7. Les dispositions précitées des articles L. 911-1 et L. 911-3 du code de justice administrative n'autorisent pas le juge administratif à adresser des injonctions ou à prononcer des astreintes à l'encontre de personnes privées autres que celles chargées de la gestion d'un service public. Par ailleurs, il appartient à la commune de Rungis de faire exécuter ses propres décisions. Par suite les conclusions de la commune tendant à ce qu'il soit enjoint à M. B d'exécuter l'arrêté du 25 février 2019 ne peuvent qu'être rejetées comme irrecevables.

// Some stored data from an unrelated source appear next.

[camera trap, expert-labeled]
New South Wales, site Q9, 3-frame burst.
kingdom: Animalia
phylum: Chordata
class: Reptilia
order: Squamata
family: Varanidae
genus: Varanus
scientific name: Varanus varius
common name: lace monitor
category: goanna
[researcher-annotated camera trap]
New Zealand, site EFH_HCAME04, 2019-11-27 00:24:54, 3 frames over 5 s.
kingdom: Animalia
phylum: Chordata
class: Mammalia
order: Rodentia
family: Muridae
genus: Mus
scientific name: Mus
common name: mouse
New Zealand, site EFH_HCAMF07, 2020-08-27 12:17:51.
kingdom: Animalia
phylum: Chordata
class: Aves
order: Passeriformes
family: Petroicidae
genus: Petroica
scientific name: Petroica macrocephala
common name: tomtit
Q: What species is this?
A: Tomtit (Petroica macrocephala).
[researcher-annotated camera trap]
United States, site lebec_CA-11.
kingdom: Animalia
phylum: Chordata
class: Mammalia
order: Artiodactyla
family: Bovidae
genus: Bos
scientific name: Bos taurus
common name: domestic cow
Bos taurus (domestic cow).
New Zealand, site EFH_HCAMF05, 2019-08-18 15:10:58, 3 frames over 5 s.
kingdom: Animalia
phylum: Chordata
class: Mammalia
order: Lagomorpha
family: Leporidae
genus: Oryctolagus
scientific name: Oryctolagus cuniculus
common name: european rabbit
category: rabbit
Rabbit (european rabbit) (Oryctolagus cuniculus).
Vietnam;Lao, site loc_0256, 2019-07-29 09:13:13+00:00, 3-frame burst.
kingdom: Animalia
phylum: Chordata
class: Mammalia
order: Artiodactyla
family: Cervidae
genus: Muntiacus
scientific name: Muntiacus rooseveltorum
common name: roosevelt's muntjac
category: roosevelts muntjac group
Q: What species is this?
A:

Sur les conclusions présentées sur le fondement de l'article L. 761-1 du code de justice administrative :

8. Les dispositions de l'article L. 761-1 du code de justice administrative font obstacle à ce que soit mis à la charge de la commune de Rungis, qui n'est pas, dans la présente instance, la partie perdante, le versement de la somme que M. B demande au titre des frais exposés par elle et non compris dans les dépens. Par ailleurs, il n'y a pas lieu, dans les circonstances de l'espèce, de mettre à la charge de M. B le versement de la somme que la commune de Rungis demande sur le fondement des mêmes dispositions.

D E C I D E :

Article 1er : La requête de M. B est rejetée.

Article 2 : Les conclusions de la commune de Rungis sont rejetées.

Article 3 : Le présent arrêt sera notifié M. C B et à la commune de Rungis.

Délibéré après l'audience du 1er juillet 2022, à laquelle siégeaient :

- Mme Heers, présidente de chambre,

- Mme Briançon, présidente assesseure,

- M.Mantz, premier conseiller.

Rendu public par mise à disposition au greffe le 13 juillet 2022.

La rapporteure,

C. BRIANÇON

La présidente,

M. A

La greffière,

O. BADOUX-GRARE

La République mande et ordonne au ministre de l'agriculture et de la souveraineté alimentaire en ce qui le concerne ou à tous huissiers de justice à ce requis en ce qui concerne les voies de droit commun contre les parties privées, de pourvoir à l'exécution de la présente décision.